A 1979 novelty 45-rpm record that celebrated Larry Bird's historic basketball career at Indiana State University also includes a short piece of Indiana sports broadcast history. When you listen to the song, you'll hear the end of an ISU game that season that almost derailed the magical season. The moment involves a legendary Indiana sports broadcaster and a current Indiana legislator.
Larry Bird and the Indiana State Sycamores
The largest college basketball TV audience in history watched Michigan State beat the previously undefeated Indiana State for the NCAA Championship in March 1979, when Earvin "Magic" Johnson and Larry Bird met for the first time in what became an epic NBA rivalry. But the only reason ISU was still undefeated up to that point was because of an amazing comeback earlier that season, a game that has mostly been forgotten.

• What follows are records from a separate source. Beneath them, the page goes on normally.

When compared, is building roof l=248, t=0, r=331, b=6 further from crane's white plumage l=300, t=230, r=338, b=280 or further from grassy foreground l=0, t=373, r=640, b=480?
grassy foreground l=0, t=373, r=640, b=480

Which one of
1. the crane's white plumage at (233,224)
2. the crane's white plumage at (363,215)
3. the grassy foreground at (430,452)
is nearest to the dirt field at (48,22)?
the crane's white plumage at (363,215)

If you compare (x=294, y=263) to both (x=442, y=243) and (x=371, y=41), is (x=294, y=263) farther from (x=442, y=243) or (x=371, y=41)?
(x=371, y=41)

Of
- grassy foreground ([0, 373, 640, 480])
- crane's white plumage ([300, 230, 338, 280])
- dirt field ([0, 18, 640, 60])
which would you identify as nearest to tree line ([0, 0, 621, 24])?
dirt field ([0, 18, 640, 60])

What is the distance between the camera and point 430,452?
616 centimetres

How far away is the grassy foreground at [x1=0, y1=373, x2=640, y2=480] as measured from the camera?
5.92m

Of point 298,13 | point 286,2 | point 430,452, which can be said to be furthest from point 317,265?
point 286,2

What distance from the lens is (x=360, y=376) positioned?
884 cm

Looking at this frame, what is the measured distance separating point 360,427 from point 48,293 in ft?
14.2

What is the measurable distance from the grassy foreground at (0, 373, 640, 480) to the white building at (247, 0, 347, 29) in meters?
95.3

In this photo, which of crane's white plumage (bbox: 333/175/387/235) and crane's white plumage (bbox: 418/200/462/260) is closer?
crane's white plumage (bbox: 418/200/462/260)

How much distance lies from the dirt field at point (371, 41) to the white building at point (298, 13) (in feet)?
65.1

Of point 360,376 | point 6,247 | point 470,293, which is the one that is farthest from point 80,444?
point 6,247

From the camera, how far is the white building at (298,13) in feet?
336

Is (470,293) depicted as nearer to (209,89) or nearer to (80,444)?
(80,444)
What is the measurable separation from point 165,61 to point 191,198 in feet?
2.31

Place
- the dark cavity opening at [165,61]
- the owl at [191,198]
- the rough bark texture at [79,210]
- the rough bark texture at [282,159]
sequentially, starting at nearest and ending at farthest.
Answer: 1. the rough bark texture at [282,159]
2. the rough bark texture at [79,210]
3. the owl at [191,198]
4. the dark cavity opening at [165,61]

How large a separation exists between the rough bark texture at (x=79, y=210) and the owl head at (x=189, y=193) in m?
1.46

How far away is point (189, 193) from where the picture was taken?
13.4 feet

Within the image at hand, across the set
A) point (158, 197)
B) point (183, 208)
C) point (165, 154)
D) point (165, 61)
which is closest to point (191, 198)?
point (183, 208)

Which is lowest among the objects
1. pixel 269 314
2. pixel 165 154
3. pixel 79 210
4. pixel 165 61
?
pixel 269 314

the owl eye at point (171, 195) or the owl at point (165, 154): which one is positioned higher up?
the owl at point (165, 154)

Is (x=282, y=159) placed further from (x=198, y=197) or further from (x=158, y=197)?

For most of the 1978-1979 season, national sports writers were skeptical about Indiana State basketball because the team played in the mid-major Missouri Valley Conference. The criticism, famously led by NBC broadcaster Billy Packer, was that the Sycamores shouldn't be highly ranked because they didn't play top NCAA teams, even though ISU did beat Purdue in West Lafayette in the early season.
Bob Forbes on WTHI
As the Sycamores kept winning and moving up in the rankings, the debate became whether or not a mid-major team should be allowed to be ranked #1 in the nation if they were undefeated. Sycamore fans who couldn't go to the games in person relied on long-time WTHI sports broadcaster Bob Forbes for the live play-by-play on radio and highlights on WTHI-TV.
Miracle Shot
Indiana State was 18-0 when the team traveled to Las Cruces on February 1, 1979 to play the other top Missouri Valley Conference team, New Mexico State. The undefeated season seemed to be at an end as the Aggies had a 83-81 lead with :03 left in the second half. NMSU was at the foul line for a one-and-one. Larry Bird had already fouled out.
ISU fans were listening intently to Bob Forbes on WTHI, while the New Mexico State broadcasters were ready to declare victory. New Mexico State's Greg Webb missed the first foul shot and ISU quickly passed the ball to Bob Heaton. Heaton didn't even have the time to make it to mid-court before he had to heave a prayer. The shot bounced off the glass, rolled around the rim, and dropped in the basket. Since this was before the 3-point shot era, Heaton's basket counted as two points and tied the game at the end of regulation.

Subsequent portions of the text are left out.